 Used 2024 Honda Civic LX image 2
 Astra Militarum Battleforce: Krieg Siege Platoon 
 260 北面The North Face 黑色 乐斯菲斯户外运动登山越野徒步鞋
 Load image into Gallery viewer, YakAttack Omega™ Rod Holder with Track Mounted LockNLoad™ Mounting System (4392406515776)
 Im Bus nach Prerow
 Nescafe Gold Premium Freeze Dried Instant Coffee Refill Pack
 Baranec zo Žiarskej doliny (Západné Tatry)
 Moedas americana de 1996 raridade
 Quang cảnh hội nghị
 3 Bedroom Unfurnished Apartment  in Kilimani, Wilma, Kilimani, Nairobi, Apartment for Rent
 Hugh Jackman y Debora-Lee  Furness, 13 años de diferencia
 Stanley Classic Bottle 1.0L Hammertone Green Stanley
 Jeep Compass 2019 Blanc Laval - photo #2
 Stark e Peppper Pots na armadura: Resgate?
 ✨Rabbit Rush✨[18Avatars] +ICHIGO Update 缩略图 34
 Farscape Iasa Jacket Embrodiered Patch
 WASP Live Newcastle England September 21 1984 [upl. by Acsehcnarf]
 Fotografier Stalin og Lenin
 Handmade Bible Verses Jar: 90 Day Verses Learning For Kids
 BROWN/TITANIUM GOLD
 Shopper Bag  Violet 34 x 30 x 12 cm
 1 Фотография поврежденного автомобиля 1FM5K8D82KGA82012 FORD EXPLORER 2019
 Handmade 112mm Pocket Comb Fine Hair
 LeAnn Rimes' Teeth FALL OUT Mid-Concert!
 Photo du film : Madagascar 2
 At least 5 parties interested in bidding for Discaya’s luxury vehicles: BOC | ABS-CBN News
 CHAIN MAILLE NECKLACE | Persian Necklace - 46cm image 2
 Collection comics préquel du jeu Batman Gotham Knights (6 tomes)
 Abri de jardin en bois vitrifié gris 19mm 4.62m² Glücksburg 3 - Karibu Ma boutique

◆ **PROBLEM TO SOLVE**: Put down each entry again, unchanged and complete.

◆ **RESULT OF THIS TASK**:
 Used 2024 Honda Civic LX image 2
 Astra Militarum Battleforce: Krieg Siege Platoon 
 260 北面The North Face 黑色 乐斯菲斯户外运动登山越野徒步鞋
 Load image into Gallery viewer, YakAttack Omega™ Rod Holder with Track Mounted LockNLoad™ Mounting System (4392406515776)
 Im Bus nach Prerow
 Nescafe Gold Premium Freeze Dried Instant Coffee Refill Pack
 Baranec zo Žiarskej doliny (Západné Tatry)
 Moedas americana de 1996 raridade
 Quang cảnh hội nghị
 3 Bedroom Unfurnished Apartment  in Kilimani, Wilma, Kilimani, Nairobi, Apartment for Rent
 Hugh Jackman y Debora-Lee  Furness, 13 años de diferencia
 Stanley Classic Bottle 1.0L Hammertone Green Stanley
 Jeep Compass 2019 Blanc Laval - photo #2
 Stark e Peppper Pots na armadura: Resgate?
 ✨Rabbit Rush✨[18Avatars] +ICHIGO Update 缩略图 34
 Farscape Iasa Jacket Embrodiered Patch
 WASP Live Newcastle England September 21 1984 [upl. by Acsehcnarf]
 Fotografier Stalin og Lenin
 Handmade Bible Verses Jar: 90 Day Verses Learning For Kids
 BROWN/TITANIUM GOLD
 Shopper Bag  Violet 34 x 30 x 12 cm
 1 Фотография поврежденного автомобиля 1FM5K8D82KGA82012 FORD EXPLORER 2019
 Handmade 112mm Pocket Comb Fine Hair
 LeAnn Rimes' Teeth FALL OUT Mid-Concert!
 Photo du film : Madagascar 2
 At least 5 parties interested in bidding for Discaya’s luxury vehicles: BOC | ABS-CBN News
 CHAIN MAILLE NECKLACE | Persian Necklace - 46cm image 2
 Collection comics préquel du jeu Batman Gotham Knights (6 tomes)
 Abri de jardin en bois vitrifié gris 19mm 4.62m² Glücksburg 3 - Karibu Ma boutique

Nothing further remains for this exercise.